**Exercise details**
Reproduce all of the rows below word for word, changing nothing.

**The records**

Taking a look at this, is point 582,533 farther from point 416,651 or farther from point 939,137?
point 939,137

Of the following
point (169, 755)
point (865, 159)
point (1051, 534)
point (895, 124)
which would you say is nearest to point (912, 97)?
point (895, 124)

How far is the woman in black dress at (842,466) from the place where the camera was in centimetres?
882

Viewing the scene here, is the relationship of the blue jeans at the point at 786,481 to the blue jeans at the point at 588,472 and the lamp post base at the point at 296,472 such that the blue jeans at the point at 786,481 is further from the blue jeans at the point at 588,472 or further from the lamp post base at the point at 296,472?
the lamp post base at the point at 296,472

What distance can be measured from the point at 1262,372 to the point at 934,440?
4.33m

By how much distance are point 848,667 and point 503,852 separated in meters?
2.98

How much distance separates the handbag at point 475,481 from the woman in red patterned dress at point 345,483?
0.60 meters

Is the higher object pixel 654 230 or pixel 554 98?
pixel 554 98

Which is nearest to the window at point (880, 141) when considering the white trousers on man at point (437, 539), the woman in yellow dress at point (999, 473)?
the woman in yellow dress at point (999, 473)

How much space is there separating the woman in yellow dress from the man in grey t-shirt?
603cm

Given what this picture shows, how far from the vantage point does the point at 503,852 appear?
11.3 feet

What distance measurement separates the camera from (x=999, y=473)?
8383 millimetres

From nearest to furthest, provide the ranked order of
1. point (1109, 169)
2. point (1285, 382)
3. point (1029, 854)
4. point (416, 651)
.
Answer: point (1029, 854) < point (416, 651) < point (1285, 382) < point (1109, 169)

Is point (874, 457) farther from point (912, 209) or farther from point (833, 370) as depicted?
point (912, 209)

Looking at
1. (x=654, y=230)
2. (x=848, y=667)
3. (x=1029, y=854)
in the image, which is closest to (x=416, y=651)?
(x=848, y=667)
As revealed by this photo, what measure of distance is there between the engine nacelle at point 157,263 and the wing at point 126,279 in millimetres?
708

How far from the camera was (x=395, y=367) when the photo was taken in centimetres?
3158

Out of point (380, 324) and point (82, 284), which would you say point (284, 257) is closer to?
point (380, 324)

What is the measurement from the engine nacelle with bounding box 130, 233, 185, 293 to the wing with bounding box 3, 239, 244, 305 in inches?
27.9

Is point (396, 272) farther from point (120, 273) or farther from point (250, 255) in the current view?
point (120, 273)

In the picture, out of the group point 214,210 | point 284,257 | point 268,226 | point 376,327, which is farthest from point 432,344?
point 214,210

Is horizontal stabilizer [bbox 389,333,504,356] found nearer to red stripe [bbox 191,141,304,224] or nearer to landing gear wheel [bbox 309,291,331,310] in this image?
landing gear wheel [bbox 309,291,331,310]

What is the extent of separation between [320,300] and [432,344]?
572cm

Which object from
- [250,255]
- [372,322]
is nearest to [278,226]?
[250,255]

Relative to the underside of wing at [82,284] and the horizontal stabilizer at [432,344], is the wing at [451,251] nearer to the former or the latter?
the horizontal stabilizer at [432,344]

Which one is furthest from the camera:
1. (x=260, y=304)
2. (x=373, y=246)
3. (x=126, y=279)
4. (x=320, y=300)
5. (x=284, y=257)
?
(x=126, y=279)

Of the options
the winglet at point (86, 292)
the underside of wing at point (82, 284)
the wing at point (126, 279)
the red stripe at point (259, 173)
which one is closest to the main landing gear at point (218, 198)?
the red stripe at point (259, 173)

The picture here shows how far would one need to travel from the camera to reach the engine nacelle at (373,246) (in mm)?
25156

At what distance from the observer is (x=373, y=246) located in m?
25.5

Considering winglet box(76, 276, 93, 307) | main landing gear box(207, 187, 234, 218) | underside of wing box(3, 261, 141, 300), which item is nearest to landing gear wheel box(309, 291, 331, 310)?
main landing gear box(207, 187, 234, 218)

**Full response**
Taking a look at this, is point 582,533 farther from point 416,651 or farther from point 939,137?
point 939,137

Of the following
point (169, 755)
point (865, 159)
point (1051, 534)
point (895, 124)
which would you say is nearest to point (912, 97)?
point (895, 124)

How far is the woman in black dress at (842,466) from the place where the camera was in centimetres?
882

Viewing the scene here, is the relationship of the blue jeans at the point at 786,481 to the blue jeans at the point at 588,472 and the lamp post base at the point at 296,472 such that the blue jeans at the point at 786,481 is further from the blue jeans at the point at 588,472 or further from the lamp post base at the point at 296,472?
the lamp post base at the point at 296,472

What distance can be measured from the point at 1262,372 to the point at 934,440?
4.33m

By how much distance are point 848,667 and point 503,852 separated in meters?
2.98

How much distance separates the handbag at point 475,481 from the woman in red patterned dress at point 345,483?
0.60 meters

Is the higher object pixel 654 230 or pixel 554 98?
pixel 554 98

Which is nearest to the window at point (880, 141) when considering the white trousers on man at point (437, 539), the woman in yellow dress at point (999, 473)?
the woman in yellow dress at point (999, 473)

How much space is there separating the woman in yellow dress from the man in grey t-shirt?
603cm

Given what this picture shows, how far from the vantage point does the point at 503,852 appear?
11.3 feet

What distance measurement separates the camera from (x=999, y=473)?
8383 millimetres

From nearest to furthest, provide the ranked order of
1. point (1109, 169)
2. point (1285, 382)
3. point (1029, 854)
4. point (416, 651)
.
Answer: point (1029, 854) < point (416, 651) < point (1285, 382) < point (1109, 169)

Is point (874, 457) farther from point (912, 209) or farther from point (833, 370) as depicted?
point (912, 209)

Looking at
1. (x=654, y=230)
2. (x=848, y=667)
3. (x=1029, y=854)
in the image, which is closest to (x=416, y=651)?
(x=848, y=667)
As revealed by this photo, what measure of distance is there between the engine nacelle at point 157,263 and the wing at point 126,279 in millimetres?
708

How far from the camera was (x=395, y=367) when the photo was taken in centimetres?
3158

Out of point (380, 324) and point (82, 284), which would you say point (284, 257) is closer to?
point (380, 324)

What is the measurement from the engine nacelle with bounding box 130, 233, 185, 293 to the wing with bounding box 3, 239, 244, 305 in inches?
27.9

Is point (396, 272) farther from point (120, 273) or farther from point (250, 255) in the current view?
point (120, 273)

In the picture, out of the group point 214,210 | point 284,257 | point 268,226 | point 376,327, which is farthest from point 432,344?
point 214,210

Is horizontal stabilizer [bbox 389,333,504,356] found nearer to red stripe [bbox 191,141,304,224] or nearer to landing gear wheel [bbox 309,291,331,310] in this image?
landing gear wheel [bbox 309,291,331,310]

What is the extent of separation between [320,300] and [432,344]?
572cm

Which object from
- [250,255]
- [372,322]
is nearest to [278,226]?
[250,255]

Relative to the underside of wing at [82,284] and the horizontal stabilizer at [432,344], is the wing at [451,251] nearer to the former or the latter?
the horizontal stabilizer at [432,344]

Which one is furthest from the camera:
1. (x=260, y=304)
2. (x=373, y=246)
3. (x=126, y=279)
4. (x=320, y=300)
5. (x=284, y=257)
?
(x=126, y=279)

Of the options
the winglet at point (86, 292)
the underside of wing at point (82, 284)
the wing at point (126, 279)
the red stripe at point (259, 173)
which one is closest to the main landing gear at point (218, 198)?
the red stripe at point (259, 173)

The picture here shows how far would one need to travel from the camera to reach the engine nacelle at (373,246) (in mm)?
25156

At what distance from the observer is (x=373, y=246) located in m?
25.5

Considering winglet box(76, 276, 93, 307) | main landing gear box(207, 187, 234, 218) | underside of wing box(3, 261, 141, 300), which item is nearest to landing gear wheel box(309, 291, 331, 310)?
main landing gear box(207, 187, 234, 218)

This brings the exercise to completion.